As can be seen in Fig. 7, the signal estimates (Pearson correlation) and rank estimates (Kendall’s \(\tau\) correlation) are the same for all three methods apart from random fluctuations. As a direct consequence, we can assume that the restricted methods perform equally well as rank centrality, and thus the optimality properties of the latter with respect to the Bradley-Terry-Luce model can be generalized to our approach. However, Fig. 8 makes one important difference apparent: computer time consumption. Our methods outperform the rank centrality algorithm throughout all settings. The more demanding the setting, the larger is the difference in time demand.

7 World university ranking application

Nowadays, the world-wide academic status of universities is observed with much attention.
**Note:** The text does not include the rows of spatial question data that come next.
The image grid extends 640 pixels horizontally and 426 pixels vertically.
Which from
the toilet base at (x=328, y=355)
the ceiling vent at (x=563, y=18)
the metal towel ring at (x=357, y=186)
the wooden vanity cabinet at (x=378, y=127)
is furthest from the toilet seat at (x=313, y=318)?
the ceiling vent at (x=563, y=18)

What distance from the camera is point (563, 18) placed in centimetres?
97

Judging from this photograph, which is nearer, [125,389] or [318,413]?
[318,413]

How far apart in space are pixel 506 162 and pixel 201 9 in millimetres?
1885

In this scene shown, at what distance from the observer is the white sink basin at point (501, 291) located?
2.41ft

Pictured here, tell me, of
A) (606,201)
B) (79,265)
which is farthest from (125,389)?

Various institutions provide higher education rankings to serve potential students, university decision-makers, and industrial partners. In our application, we focus on those three rating institutions with a long history and a high reputation: the Times Higher Education World University Ranking (THE), the Quacquarelli Symonds World University Ranking (QS), and the Academic Ranking of World Universities (ARWU, also known as Shanghai Ranking). Their rankings are based on various quality indicators and comprise 400 universities.
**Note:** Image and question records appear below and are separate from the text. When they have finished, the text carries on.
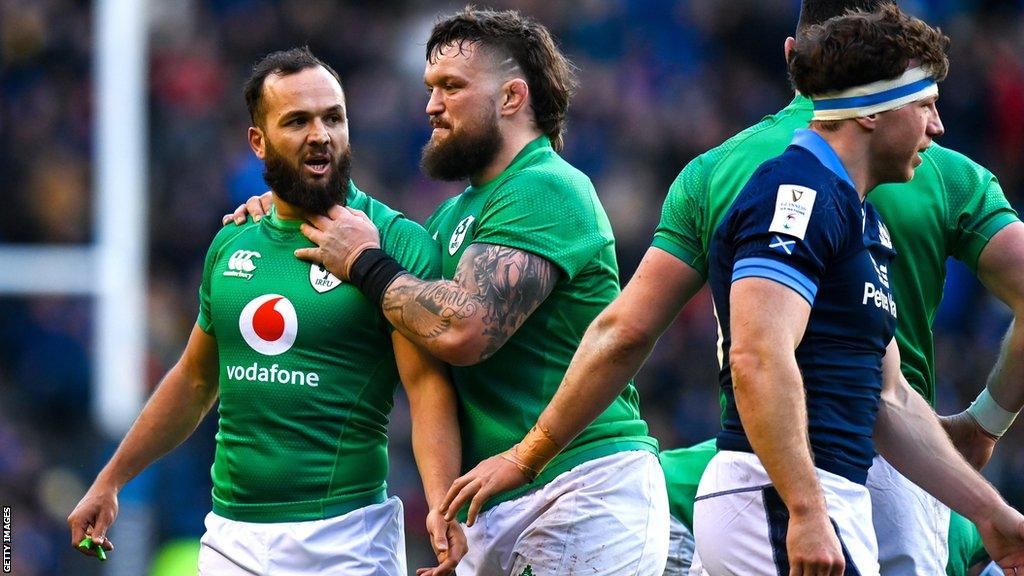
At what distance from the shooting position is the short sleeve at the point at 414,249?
4.40 metres

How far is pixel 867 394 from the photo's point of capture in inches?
137

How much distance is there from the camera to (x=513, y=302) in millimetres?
4129

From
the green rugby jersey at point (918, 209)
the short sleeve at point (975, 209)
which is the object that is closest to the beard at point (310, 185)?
the green rugby jersey at point (918, 209)

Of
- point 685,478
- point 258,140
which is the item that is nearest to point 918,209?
point 685,478

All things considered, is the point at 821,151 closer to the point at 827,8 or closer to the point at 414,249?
the point at 827,8

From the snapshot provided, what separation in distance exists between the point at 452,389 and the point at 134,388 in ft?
19.4

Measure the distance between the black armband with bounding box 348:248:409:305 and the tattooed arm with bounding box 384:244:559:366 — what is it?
→ 30 millimetres

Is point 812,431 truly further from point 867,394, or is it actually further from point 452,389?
point 452,389

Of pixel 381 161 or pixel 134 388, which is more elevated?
pixel 381 161

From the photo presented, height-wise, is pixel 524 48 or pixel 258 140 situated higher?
pixel 524 48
We have chosen this application because the ranking data of the three rating institutions are routinely summarized by the well-known Aggregate Ranking of Top Universities (ARTU). The University of New South Wales applies a conventional rank aggregation procedure to produce the ARTU consolidated ranking. For details see https://research.unsw.edu.au/artu/methodology. We wanted to use their aggregation result as ground truth for our indirect inference approach. Moreover, we had the opportunity to perform an in-depth-analysis based on the individual indicators adopted by the rating institutions.
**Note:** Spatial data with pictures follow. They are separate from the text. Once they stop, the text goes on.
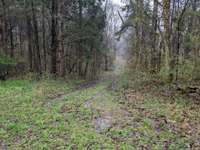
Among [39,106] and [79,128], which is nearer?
[79,128]

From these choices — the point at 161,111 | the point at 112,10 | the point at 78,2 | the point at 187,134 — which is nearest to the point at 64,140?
the point at 187,134

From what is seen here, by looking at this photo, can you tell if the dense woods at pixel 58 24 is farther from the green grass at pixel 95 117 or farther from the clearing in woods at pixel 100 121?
the green grass at pixel 95 117

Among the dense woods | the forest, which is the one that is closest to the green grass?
the forest

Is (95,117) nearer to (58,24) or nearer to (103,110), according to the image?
(103,110)

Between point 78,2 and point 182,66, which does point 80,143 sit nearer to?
point 182,66

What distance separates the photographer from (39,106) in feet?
31.9

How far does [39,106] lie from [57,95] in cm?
252

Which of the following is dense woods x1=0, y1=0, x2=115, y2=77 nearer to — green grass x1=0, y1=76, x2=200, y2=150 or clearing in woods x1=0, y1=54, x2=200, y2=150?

The THE ranking is based on five primary indicators comprising subindicators: (1) the Teaching indicator (contributes 30% to the overall ranking) is composed of the Reputation in Surveys (15%), Staff-to-Student Ratio (4.5%), Doctorate-to-Bachelor’s Ratio (2.25%), Doctorates-Awarded-to-Academic-Staff Ratio (6%), and Institutional Income: (2.25%); (2) the Research indicator (contributes 30% to the overall ranking) is based on a Reputation Survey on Scientific Research (18%), the Research Income (6%), and Research Productivity (6%); (3) the Citations indicator (contributes 30% to the overall ranking) is based on the university’s influence in spreading new knowledge and ideas; (4) the International Outlook indicator (contributes 7.5% to the overall ranking) is the Proportion of International Students (2.5%), the Proportion of International Staff (2.5%), and the Intensity of International Collaborations (2.5%); (5) the Industry Income indicator (contributes 2.5% to the overall ranking) characterizes the knowledge transfer from academia to companies. Detailed information about the THE ranking methodology is available at https://www.timeshighereducation.com.

The QS ranking comprises six different indicators: (1) The Academic Reputation indicator (contributes 40% to the overall ranking) is based on expert opinions of around 100,000 individuals in higher education institutions regarding teaching and research quality worldwide; (2) the Employer Reputation indicator (contributes 10%) is based on almost 50,000 responses to the QS Employer Survey asking for universities turning out the most competent, innovative, and effective graduates; (3) the Faculty to Student Ratio indicator (contributes 20%); (4) the Citations per Faculty indicator (contributes 20%); (5) the International Faculty Ratio (contributes 5%), and (6) the International Student Ratio (contributes 5%). Detailed information about the QS approach is available at https://www.topuniversities.com.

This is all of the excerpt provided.